ИНСТРУКЦИИ К УПРАЖНЕНИЮ
- a) Объясните в одном–трех предложениях, почему в фрагменте о прозе Сенчина совет утверждать себя от противного назван методологически неверным.
- b) Пожалуйста, воспроизведите дословно часть фрагмента о прозе Сенчина, начиная со слов «Для того чтобы» и заканчивая словами «так надломившимся сознанием.».

ФРАГМЕНТ ДОКУМЕНТА
• • • • •

Для того чтобы дойти до осознания литературы как призвания, а не социального положения автогероя Сенчина, понадобилось время и ему, и наблюдавшей кризис его самосознания критике. Совет утверждать себя от противного – через опробование отталкивающей, пугающей модели существования, – данный мною герою Сенчина в пору появления его манифестов писательского упадка (рассказ « Чужой », повесть « Вперед и вверх а севших батарейках ») [71] , был, конечно, методологически неверным. Он игнорировал подпольную природу героя и потому мог только усугубить власть отчужденной логики Другого над его и так надломившимся сознанием.
Писательство не «хлеб», а живая вода. И потому проваливаются все попытки героя оправдать свой способ бытия логикой Другого – «прямоугольничками» заработанных литературным трудом денег, заграничными командировками. Показывая нам не пишущего писателя, выбравшего литературу как стратегию социального выживания, повесть «Вперед и вверх на севших батарейках» от противного доказывает экзистенциальное существо писательства как способа бытия.
Поначалу поддавшись инерции традиционного самовосприятия интеллигенции – обличая рефлексивное бытие писателя, художника, ученого как романтическую иллюзию бегства от общего, «обывательского» хода жизни (« Сказка про сказку », « Наш последний эшелон », « Минус », « В норе », « Ничего страшного »), – Сенчин постепенно приходит к пониманию глубинного равноправия моделей бытия, затрагивающих существо личности, будь то личность художника или молочницы, музыканта или менеджера (« Малая жизнь », « Лед под ногами »).

• • • • •

ИЗВЛЕЧЕННЫЕ СВЕДЕНИЯ
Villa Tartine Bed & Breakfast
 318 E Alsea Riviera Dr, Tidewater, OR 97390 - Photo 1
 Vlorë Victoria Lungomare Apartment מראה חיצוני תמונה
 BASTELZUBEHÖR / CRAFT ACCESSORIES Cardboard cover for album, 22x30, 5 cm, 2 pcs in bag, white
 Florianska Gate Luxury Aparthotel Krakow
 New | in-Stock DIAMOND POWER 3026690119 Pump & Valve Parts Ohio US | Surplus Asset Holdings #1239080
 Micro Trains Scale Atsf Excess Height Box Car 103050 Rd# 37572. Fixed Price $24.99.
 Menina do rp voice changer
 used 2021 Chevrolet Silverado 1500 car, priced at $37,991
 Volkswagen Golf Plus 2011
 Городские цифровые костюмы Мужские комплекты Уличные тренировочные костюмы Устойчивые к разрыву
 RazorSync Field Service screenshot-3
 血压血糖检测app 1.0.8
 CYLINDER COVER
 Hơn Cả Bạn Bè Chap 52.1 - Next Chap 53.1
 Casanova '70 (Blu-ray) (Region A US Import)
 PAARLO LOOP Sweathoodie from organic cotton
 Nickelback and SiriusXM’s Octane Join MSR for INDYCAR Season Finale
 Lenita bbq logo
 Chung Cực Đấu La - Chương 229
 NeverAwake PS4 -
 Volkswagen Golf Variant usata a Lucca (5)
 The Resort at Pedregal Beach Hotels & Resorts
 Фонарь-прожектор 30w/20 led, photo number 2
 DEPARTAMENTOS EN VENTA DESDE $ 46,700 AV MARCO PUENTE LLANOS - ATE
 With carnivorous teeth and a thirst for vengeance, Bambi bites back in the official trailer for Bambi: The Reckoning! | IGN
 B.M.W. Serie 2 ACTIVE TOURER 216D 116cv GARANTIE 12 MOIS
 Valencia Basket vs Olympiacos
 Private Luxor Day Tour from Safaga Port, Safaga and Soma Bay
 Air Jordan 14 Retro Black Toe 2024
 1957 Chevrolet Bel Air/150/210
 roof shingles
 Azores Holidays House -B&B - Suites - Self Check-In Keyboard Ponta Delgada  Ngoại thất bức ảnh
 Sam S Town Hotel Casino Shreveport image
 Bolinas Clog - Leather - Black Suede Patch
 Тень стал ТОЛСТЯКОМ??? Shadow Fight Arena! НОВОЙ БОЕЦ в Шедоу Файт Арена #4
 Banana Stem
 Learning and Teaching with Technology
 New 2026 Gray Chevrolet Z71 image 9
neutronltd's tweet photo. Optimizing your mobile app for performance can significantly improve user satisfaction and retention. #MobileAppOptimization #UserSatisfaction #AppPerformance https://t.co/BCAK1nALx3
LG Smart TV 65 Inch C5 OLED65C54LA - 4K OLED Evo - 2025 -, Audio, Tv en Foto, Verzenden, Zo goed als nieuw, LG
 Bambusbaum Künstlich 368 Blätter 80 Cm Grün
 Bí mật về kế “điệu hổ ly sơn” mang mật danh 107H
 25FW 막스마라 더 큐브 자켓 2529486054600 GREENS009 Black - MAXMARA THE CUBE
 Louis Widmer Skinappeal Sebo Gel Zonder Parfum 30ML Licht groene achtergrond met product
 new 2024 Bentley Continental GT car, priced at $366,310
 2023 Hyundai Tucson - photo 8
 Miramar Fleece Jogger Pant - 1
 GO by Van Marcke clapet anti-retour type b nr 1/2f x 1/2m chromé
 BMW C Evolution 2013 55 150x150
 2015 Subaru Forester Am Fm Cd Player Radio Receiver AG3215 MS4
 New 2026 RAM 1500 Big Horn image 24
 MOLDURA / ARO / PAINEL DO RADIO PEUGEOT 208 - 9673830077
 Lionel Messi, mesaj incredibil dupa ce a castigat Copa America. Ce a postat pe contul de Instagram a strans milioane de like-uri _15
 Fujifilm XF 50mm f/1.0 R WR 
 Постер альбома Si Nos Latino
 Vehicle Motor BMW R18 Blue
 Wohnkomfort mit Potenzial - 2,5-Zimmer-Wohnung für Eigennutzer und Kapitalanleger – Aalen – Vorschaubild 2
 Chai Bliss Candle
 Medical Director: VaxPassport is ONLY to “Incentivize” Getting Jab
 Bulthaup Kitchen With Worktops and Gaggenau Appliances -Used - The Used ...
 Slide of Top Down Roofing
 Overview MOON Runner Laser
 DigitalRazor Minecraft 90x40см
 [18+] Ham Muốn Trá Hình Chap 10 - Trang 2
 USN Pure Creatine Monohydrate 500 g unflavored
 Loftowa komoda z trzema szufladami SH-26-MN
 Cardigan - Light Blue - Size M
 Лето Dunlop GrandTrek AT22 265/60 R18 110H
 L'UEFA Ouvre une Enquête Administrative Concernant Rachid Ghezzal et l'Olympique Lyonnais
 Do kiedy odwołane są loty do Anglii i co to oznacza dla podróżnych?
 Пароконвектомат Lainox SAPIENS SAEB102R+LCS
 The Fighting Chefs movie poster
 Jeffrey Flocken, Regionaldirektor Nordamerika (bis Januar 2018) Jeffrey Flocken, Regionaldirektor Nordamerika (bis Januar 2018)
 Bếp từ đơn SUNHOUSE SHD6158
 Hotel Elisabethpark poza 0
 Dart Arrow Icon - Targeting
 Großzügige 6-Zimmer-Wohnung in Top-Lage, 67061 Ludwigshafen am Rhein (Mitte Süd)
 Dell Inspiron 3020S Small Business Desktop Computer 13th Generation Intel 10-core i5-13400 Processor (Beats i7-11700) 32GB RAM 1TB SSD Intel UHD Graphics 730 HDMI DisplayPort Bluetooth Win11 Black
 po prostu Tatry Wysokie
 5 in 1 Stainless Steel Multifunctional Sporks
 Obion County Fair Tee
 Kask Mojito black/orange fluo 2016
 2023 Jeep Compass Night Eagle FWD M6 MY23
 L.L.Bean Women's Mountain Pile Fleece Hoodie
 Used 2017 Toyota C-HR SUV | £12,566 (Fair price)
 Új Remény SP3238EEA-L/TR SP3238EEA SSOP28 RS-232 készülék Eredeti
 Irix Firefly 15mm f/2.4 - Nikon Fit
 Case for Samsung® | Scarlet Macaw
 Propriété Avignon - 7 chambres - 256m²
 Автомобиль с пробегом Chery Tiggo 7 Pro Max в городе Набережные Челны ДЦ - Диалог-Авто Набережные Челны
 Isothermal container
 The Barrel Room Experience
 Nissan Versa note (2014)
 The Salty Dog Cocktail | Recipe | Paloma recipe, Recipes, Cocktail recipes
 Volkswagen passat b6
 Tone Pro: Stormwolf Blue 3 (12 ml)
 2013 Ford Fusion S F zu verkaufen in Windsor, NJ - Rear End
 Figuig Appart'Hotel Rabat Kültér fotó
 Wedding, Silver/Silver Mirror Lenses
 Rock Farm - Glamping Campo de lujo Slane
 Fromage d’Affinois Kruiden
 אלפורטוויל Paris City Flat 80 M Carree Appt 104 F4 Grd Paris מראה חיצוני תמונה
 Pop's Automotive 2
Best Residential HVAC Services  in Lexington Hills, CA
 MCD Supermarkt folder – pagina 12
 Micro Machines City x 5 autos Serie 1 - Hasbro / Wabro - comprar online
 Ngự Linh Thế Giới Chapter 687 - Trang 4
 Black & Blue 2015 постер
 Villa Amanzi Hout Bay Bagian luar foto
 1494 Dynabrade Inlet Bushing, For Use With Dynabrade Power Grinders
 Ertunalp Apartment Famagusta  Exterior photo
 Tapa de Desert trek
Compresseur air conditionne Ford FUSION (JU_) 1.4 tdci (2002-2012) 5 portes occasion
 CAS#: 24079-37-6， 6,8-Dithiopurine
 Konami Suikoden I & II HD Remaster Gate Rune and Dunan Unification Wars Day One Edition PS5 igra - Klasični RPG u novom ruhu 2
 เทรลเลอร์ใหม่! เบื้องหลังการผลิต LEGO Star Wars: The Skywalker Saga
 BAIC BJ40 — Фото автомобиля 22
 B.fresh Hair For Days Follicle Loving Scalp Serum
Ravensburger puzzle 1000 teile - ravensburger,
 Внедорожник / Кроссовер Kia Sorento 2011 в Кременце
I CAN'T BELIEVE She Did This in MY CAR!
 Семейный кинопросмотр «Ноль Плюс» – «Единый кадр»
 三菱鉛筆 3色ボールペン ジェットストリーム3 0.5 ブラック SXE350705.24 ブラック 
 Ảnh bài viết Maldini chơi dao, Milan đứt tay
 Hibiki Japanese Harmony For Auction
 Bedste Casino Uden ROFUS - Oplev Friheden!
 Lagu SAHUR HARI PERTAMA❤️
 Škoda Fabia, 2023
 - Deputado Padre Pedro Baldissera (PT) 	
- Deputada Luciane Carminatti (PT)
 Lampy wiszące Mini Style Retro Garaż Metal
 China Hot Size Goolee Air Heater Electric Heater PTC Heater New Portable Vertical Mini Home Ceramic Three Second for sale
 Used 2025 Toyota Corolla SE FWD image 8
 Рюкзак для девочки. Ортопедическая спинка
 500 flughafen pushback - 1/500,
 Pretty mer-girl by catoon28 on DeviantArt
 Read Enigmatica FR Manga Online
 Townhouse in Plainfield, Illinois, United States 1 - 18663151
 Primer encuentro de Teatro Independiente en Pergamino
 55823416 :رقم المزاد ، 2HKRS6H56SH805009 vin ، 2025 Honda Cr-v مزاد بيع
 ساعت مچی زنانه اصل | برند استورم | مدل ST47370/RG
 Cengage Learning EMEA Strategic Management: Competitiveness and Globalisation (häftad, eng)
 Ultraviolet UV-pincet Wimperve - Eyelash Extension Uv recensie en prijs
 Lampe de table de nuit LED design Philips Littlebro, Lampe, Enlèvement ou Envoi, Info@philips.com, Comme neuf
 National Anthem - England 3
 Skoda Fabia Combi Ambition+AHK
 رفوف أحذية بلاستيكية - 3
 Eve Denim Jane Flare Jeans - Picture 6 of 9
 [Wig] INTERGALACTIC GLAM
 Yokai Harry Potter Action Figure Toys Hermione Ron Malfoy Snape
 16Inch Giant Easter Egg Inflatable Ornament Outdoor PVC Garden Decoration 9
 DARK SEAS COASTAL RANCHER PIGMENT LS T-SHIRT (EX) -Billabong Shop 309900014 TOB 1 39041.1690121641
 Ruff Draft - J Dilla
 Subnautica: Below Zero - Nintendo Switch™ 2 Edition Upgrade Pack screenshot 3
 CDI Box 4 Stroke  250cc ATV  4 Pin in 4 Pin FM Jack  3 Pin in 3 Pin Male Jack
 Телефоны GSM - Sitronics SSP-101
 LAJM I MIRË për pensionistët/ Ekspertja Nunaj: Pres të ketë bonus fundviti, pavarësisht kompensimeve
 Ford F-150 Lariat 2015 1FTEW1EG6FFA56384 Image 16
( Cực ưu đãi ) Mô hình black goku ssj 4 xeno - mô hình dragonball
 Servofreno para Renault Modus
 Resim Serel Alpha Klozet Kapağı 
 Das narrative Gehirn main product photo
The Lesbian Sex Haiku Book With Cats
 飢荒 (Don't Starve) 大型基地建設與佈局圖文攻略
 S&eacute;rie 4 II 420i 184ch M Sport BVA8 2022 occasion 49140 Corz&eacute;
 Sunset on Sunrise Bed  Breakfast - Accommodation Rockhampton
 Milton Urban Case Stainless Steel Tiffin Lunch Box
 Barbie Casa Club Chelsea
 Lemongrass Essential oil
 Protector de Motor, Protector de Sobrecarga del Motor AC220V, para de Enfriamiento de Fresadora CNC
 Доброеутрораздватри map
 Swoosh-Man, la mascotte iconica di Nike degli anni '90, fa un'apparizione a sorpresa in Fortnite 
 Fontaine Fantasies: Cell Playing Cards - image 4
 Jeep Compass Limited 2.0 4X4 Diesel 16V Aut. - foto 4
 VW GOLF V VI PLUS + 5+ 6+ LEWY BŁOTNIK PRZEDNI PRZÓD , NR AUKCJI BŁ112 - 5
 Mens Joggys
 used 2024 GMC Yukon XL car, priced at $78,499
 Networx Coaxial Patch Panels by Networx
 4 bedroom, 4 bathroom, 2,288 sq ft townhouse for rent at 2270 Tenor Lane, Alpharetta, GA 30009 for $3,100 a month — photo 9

• • • • •

ВЫПОЛНЕННОЕ УПРАЖНЕНИЕ
- a) Этот совет игнорировал подпольную природу героя. Поэтому он мог только усугубить власть отчужденной логики Другого над и так надломившимся сознанием героя.

- b)
Для того чтобы дойти до осознания литературы как призвания, а не социального положения автогероя Сенчина, понадобилось время и ему, и наблюдавшей кризис его самосознания критике. Совет утверждать себя от противного – через опробование отталкивающей, пугающей модели существования, – данный мною герою Сенчина в пору появления его манифестов писательского упадка (рассказ « Чужой », повесть « Вперед и вверх а севших батарейках ») [71] , был, конечно, методологически неверным. Он игнорировал подпольную природу героя и потому мог только усугубить власть отчужденной логики Другого над его и так надломившимся сознанием.